Siempre me había visto haciendo mi vida en Cascante, siempre he tenido un miedo a las ciudades grandes y siempre me ha gustado la vida tranquila, pero la vida da muchas vueltas, España va de capa caída con la crisis, encuentro a una chica impresionante en Las Rozas y mi vida empieza a salir del pueblo. Esto último va a ser una de las razones de mayor peso por las que decidí irme a Paris. Mi novia había terminado una carrera y necesitaba perfeccionarse en los dos idiomas que había estudiado: Inglés y Francés. En principio iba a irse a Inglaterra durante un año, y si se iba existía la posibilidad de dejar la relación, pero casualidades de la vida, tuve la oportunidad de trabajar en Paris, ir con el contrato “bajo el brazo” que es muy difícil en estos tiempos, y más sin saber el idioma. Y hablándolo con mi novia, decidimos que lo mejor era irnos juntos a París, de modo que ella pudiese practicar el francés a la vez que nosotros vivíamos por primera vez juntos y con ello romper la relación a distancia que no es nada fácil. Así que emprendimos, y sobre todo yo, un viaje a lo desconocido, ya que nunca he salido por mi cuenta de España, ella sí lo había hecho, y el día 3 de septiembre de 2012 estábamos allí.
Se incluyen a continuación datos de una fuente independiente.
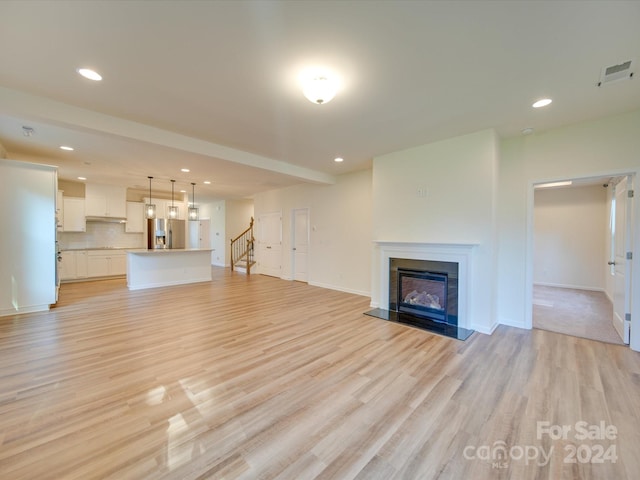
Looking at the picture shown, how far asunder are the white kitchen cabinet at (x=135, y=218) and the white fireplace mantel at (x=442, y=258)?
800cm

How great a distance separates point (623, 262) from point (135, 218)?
1141cm

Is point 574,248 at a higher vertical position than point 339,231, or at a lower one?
lower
– ¿Cómo es tu vida rutinaria allí? ¿Qué haces para desconectar?

¿Mi vida rutinaria? Pues sinceramente no hay mucho que contar, ya que debido a los horarios de trabajo míos y de Carmen (mi novia) apenas nos vemos, lo que me hace quedarme en casa por pereza a salir solo de casa. Mi vida exactamente es así: me levanto sobre las 6:30 de la mañana, desayuno y todas esas cosas, y me marcho a trabajar. En el trabajo me relaciono como puedo con mis compañeros, todos muy majos la verdad, a pesar de la gran diversidad de procedencias que existen, basta decir que no hay ningún francés; son todos mayores de 40 años -quitando uno o dos-, somos 17 creo. Luego hay una excepción con un chavalín de 17 años que está trabajando y estudiando a la vez, porque allí en Francia existen cursos así para favorecer que los franceses también trabajen en trabajos relacionados en la construcción o reformas, ya que nadie los quiere. En resumen, que los franceses se creen muy “señoritos” para realizar ese tipo de trabajos y por eso ese tipo de trabajos está muy demandado. Siguiendo con mi rutina, la hora de comer es de 12:00 a 13:00, termino a las 17:00, y dependiendo de dónde esté trabajando, llego a casa sobre las 17:30 o 18:00, ya que como ahora vivo en el mismo centro tengo “cerca” mi casa (lo pongo entre comillas porque hay que pensar que París es una gran ciudad, y de punta a punta tranquilamente puedes estar hora y media o dos horas para recorrer esa distancia, a no ser de que te conozcas muy bien las calles, y reduzcas el tiempo a 45 minutos o una hora). Y por último, cuando llego a casa, tengo entre 30 y 45 minutos para ver a Carmen, ya que luego se marcha a trabajar, y para cuando vuelve, yo estoy en el quinto sueño. Desde que se marcha Carmen, no hago mucho más, debido a que los comercios, museos y demás cierran a las 18:00 ó 19:00 normalmente, y sólo dos días a la semana tengo clases de francés, las cuales vienen a dármelas a mi casa; si no, cojo el ordenador, ceno a su hora y para las 23:00 o antes estoy durmiendo.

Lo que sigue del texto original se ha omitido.